Work order: Please render the stretch of lines that opens with the line containing "Cartel IV Jornadas Lagunas de Sierra Nevada" and closes with the line containing "5 photographs", both included, as a numbered list without blank lines or pictures.

(Beginning of Excerpted records)

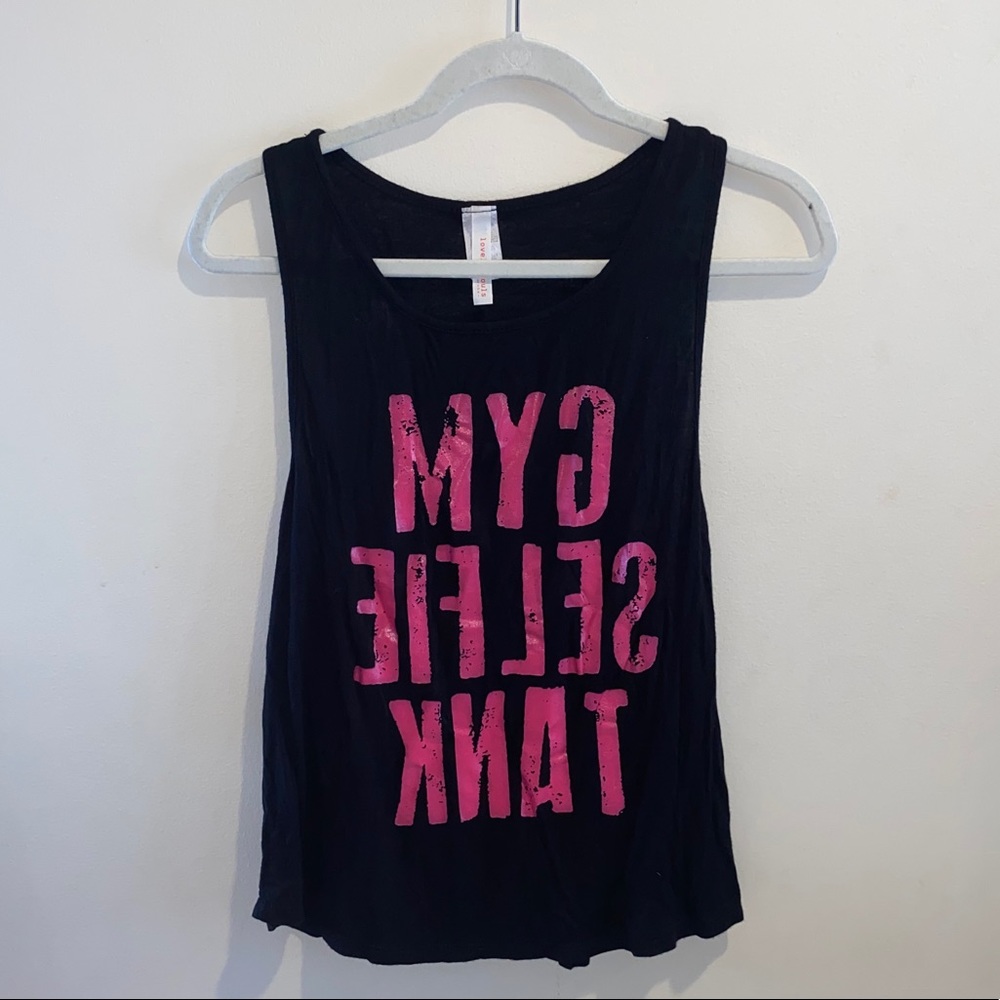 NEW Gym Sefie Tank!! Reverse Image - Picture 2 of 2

(End of Excerpted records)
(Beginning of Excerpted records)

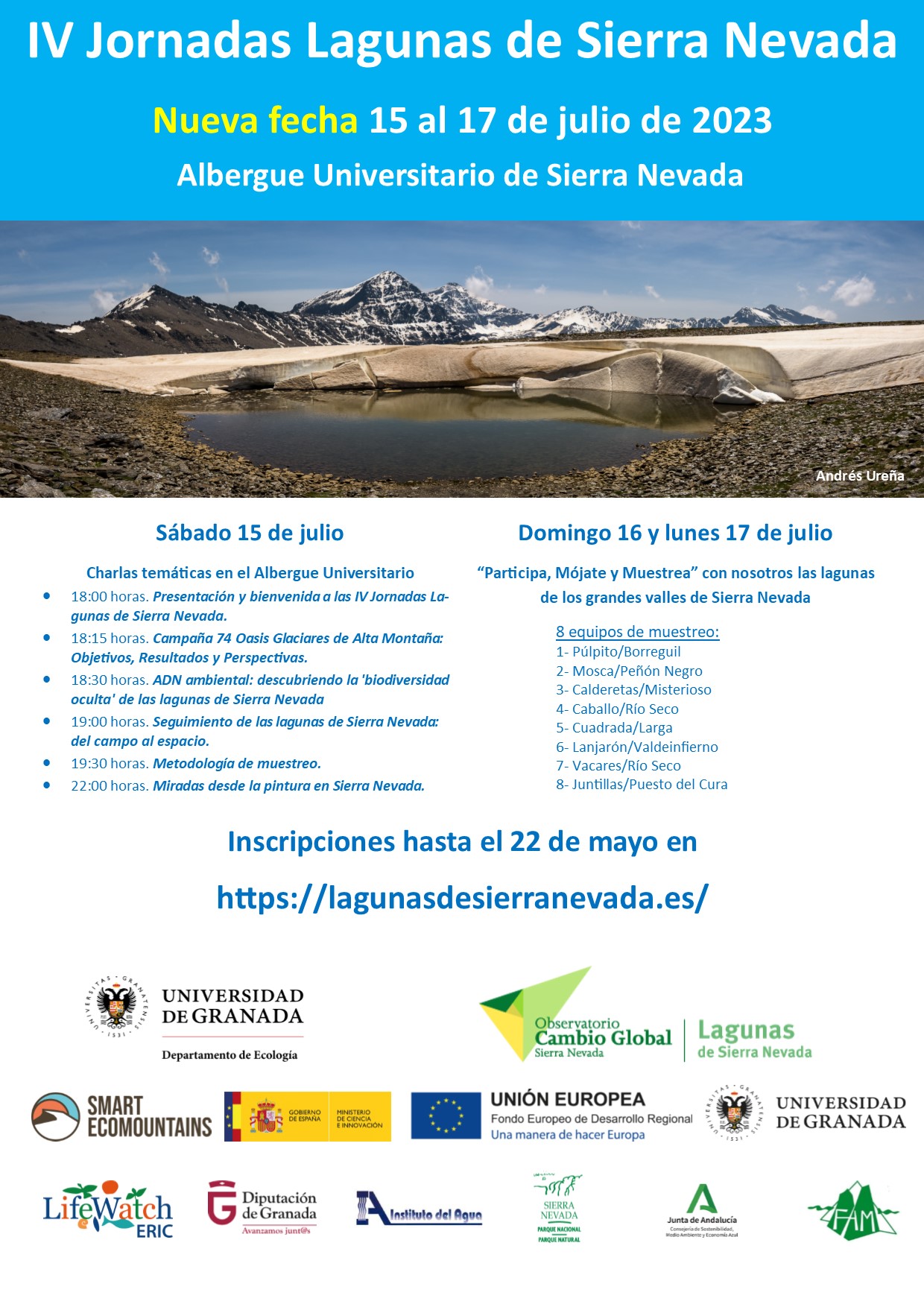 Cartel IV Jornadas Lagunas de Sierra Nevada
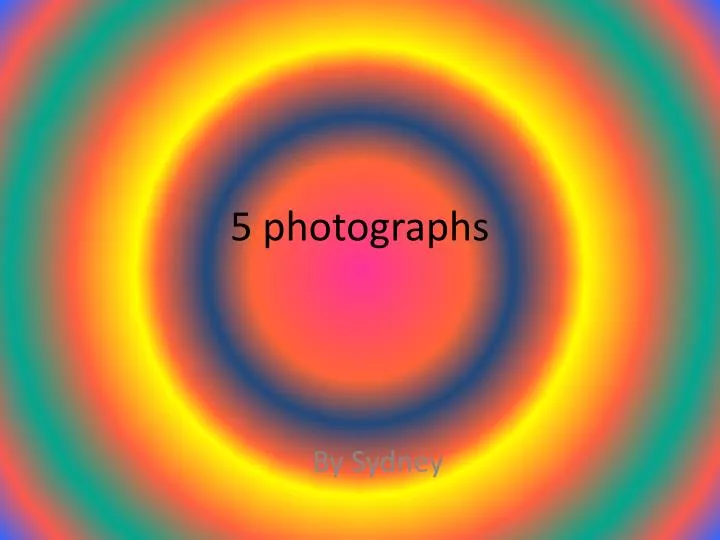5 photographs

(End of Excerpted records)
(Beginning of Excerpted records)

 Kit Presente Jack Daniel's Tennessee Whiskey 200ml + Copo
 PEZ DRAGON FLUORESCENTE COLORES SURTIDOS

(End of Excerpted records)

Output for this exercise:
1.  Cartel IV Jornadas Lagunas de Sierra Nevada
2. 5 photographs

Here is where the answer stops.